Delight in an Apple Arugula Salad With Maple Pecans that's simple yet flavorful. Perfect your salad skills with this recipe today!
Preheat the oven and get the pecans ready by tossing the whole halves with two tablespoons of maple syrup and a light pinch of sea salt so each nut is thinly, evenly glazed. Spread the pecans out on a parchment-lined baking sheet so they have room to toast and darken slightly; the syrup will caramelize and the nuts will become glossy and clustered in small groups. Bake briefly just until the sugars are bubbling and the nuts deepen in color, then remove and let them cool completely so the glaze firms and the texture turns crisp and crackly.

In a small bowl or glass jug, whisk together the olive oil, maple syrup, lemon juice, Dijon mustard, cracked pepper, minced garlic, and balsamic vinegar until the mixture becomes a smooth, slightly viscous emulsion with visible ribbons of oil and flecks of mustard and pepper.

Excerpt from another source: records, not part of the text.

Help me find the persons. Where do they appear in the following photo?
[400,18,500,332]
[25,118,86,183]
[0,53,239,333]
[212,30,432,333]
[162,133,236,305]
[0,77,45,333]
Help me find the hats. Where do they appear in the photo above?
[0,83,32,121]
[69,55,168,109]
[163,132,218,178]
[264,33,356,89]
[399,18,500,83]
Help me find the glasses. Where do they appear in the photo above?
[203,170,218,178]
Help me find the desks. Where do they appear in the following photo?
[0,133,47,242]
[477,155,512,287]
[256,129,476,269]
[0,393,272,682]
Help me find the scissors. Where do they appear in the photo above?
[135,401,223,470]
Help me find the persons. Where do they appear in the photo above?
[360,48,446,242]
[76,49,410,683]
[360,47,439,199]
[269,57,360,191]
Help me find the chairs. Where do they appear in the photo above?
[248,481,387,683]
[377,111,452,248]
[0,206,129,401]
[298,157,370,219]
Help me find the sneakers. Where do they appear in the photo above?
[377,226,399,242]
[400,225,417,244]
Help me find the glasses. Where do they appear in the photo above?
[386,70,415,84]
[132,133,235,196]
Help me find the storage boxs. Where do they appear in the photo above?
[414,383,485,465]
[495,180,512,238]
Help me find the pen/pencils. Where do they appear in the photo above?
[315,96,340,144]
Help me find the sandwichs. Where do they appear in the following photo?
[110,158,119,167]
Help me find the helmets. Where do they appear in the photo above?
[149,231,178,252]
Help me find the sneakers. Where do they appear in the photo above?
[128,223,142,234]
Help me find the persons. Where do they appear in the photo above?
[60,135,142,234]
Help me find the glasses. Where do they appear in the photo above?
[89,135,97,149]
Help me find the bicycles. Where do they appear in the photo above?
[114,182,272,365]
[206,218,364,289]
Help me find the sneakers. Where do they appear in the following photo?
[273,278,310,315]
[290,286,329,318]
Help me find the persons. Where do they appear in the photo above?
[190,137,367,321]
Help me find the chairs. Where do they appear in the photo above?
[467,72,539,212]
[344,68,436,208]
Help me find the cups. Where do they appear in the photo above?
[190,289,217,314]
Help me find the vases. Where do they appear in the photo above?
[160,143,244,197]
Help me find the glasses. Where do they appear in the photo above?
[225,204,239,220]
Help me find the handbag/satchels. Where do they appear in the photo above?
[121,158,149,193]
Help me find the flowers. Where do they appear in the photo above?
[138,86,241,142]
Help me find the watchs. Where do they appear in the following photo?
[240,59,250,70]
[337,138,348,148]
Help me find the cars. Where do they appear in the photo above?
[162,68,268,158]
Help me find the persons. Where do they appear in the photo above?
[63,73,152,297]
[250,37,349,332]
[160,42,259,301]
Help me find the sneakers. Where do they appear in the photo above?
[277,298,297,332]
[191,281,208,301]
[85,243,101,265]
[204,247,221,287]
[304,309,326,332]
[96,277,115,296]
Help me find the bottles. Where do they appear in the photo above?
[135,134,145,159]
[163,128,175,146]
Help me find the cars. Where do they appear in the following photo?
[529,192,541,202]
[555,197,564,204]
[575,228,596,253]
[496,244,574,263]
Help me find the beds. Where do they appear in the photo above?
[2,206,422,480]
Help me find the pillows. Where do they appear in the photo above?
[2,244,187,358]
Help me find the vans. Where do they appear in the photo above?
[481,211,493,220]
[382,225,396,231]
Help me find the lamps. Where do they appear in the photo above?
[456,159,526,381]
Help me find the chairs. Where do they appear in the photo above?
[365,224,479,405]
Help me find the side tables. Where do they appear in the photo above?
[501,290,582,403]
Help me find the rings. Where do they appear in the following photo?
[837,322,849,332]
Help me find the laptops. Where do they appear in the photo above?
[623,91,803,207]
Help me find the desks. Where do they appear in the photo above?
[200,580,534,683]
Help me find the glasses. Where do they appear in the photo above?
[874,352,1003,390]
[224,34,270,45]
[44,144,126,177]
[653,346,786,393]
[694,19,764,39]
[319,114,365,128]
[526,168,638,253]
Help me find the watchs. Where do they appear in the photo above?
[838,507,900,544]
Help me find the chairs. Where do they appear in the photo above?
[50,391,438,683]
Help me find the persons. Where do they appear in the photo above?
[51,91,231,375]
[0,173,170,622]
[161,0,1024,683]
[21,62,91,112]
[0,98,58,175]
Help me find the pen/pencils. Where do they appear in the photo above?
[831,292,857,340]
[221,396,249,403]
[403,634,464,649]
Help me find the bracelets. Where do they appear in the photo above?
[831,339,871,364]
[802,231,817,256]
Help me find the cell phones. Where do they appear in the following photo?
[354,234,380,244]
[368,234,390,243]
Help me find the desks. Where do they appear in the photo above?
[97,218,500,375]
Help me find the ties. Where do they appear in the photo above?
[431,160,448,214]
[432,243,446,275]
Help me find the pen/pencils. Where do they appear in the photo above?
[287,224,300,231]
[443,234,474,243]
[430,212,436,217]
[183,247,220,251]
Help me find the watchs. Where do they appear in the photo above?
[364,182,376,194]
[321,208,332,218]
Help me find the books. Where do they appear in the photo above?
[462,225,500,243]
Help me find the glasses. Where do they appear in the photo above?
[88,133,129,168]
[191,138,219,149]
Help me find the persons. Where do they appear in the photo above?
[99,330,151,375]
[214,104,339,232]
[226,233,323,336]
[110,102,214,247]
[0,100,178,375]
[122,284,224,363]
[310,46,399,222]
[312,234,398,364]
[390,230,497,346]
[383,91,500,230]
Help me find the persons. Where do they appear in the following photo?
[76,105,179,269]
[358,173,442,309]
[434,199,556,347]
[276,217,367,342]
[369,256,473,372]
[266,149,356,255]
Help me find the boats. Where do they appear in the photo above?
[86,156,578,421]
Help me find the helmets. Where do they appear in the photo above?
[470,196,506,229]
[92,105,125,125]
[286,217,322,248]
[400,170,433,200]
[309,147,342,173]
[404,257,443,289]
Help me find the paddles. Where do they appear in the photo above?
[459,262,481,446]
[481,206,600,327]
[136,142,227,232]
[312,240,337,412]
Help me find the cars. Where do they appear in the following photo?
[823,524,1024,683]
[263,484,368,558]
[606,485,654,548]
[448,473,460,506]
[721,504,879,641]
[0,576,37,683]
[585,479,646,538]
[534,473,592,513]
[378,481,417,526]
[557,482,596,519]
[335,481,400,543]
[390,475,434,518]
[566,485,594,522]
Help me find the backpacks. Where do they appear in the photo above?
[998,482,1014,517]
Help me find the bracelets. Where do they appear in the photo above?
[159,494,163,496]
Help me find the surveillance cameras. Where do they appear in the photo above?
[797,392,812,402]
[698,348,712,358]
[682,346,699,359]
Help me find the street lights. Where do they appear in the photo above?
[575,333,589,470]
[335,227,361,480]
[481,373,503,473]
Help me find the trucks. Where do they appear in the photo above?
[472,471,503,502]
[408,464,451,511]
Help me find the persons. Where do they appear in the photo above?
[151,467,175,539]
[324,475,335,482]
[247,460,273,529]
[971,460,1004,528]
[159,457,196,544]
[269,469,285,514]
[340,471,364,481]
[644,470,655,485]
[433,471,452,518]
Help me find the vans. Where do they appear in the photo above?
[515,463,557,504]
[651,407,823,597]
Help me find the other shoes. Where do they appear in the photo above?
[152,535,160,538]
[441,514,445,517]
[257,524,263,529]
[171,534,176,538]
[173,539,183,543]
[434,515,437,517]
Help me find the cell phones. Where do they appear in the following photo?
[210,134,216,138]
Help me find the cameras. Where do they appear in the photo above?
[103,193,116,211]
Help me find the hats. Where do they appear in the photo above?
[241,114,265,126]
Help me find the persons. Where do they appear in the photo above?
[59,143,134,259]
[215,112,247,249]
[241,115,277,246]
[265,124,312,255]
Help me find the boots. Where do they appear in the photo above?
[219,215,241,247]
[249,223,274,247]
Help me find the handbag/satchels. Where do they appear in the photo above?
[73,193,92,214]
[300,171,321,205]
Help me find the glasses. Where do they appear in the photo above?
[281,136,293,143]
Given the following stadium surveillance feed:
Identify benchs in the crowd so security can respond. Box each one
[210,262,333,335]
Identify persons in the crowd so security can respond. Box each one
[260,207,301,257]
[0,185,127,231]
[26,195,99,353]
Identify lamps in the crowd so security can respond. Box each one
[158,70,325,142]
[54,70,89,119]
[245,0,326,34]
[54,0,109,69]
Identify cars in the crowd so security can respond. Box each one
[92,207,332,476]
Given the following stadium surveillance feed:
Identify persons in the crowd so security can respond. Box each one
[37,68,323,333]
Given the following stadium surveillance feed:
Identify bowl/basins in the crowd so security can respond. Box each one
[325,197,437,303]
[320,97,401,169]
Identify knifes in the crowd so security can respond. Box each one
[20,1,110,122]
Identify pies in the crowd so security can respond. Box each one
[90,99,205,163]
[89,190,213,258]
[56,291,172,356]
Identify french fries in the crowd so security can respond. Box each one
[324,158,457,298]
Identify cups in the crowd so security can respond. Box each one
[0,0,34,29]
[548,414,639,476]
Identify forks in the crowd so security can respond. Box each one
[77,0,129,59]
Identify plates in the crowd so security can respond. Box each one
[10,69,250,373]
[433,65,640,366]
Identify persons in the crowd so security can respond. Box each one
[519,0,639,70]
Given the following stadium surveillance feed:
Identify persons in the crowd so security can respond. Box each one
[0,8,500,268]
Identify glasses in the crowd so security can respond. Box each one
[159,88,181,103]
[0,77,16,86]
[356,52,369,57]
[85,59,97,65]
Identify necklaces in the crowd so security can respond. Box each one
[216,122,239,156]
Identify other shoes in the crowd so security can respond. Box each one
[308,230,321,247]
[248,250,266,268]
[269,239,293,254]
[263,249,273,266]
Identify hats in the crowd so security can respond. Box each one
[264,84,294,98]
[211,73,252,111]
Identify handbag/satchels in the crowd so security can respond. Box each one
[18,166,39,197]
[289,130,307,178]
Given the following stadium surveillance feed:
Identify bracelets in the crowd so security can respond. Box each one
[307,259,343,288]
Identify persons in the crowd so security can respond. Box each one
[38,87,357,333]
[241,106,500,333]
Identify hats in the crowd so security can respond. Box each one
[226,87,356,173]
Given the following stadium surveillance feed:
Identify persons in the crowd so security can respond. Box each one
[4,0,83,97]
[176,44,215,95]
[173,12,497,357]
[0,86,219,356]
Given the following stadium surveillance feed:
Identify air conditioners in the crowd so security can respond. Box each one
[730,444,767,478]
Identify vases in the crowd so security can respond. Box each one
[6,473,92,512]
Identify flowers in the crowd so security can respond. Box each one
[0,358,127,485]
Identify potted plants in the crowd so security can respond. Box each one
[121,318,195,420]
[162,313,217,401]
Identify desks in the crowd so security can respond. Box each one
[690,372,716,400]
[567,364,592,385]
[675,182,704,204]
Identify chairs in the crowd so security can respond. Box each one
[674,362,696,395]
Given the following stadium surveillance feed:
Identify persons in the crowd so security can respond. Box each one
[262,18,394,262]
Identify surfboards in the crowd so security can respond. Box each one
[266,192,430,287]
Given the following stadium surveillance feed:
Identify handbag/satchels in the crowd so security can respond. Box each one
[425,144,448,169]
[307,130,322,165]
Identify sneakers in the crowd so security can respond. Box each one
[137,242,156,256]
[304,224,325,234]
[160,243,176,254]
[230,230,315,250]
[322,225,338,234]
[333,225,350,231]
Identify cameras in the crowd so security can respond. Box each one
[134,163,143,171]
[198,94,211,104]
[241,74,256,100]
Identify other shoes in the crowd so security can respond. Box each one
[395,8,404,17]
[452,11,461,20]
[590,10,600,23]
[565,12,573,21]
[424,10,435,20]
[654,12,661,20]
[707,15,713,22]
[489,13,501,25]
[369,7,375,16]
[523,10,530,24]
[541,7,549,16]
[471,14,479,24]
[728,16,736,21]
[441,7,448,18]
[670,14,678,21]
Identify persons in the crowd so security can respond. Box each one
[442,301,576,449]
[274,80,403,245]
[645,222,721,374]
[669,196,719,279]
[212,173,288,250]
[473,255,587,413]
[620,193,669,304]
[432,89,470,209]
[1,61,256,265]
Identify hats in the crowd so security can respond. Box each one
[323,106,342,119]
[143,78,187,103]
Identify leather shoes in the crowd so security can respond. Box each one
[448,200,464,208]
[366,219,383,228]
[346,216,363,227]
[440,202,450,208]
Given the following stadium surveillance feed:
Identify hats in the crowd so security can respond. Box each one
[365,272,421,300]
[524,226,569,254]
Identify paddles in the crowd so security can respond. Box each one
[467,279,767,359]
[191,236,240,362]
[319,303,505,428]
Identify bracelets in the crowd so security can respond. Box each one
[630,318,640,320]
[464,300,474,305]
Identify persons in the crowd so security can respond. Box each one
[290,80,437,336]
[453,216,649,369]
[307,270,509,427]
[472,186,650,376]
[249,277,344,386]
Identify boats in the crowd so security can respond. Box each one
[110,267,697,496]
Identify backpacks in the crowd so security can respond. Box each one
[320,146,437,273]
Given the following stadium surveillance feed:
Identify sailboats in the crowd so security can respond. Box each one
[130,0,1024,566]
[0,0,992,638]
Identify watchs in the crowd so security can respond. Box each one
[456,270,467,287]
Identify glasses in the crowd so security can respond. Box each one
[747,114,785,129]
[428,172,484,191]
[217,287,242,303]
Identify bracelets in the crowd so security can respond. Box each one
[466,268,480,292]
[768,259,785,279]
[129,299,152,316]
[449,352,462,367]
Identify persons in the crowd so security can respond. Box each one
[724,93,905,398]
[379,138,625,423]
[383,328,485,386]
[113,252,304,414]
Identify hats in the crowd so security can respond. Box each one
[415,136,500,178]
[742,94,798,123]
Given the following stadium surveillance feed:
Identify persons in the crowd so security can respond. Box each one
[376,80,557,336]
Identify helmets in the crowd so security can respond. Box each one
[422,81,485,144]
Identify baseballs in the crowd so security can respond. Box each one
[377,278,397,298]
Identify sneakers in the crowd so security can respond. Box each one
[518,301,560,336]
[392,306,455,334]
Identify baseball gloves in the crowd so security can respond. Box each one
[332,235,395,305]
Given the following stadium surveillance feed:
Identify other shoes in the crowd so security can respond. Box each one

Taste and season with sea salt to balance the sweet-tangy profile; the dressing should be glossy and cling lightly to a spoon, with tiny suspended droplets and minced garlic bits visible when held to the light. Keep the whisk resting on the rim of the bowl or inside the jug so the scene reads as an active prep.

In a large shallow salad bowl, lay down a lush bed of peppery arugula, then artfully arrange the very thin apple slices so their ruby skins and pale flesh fan across the greens. Scatter thin red onion rings and chopped figs between the leaves, and sprinkle creamy goat cheese crumbles for pops of soft white contrast. Add the cooled maple-glazed pecans on top, their amber sheen and crackly texture visible. Drizzle about half of the prepared dressing over the salad and toss gently so some leaves and apple edges pick up a light glaze while other pieces remain pristine—this creates that inviting mix of glistening and matte textures, ready to serve.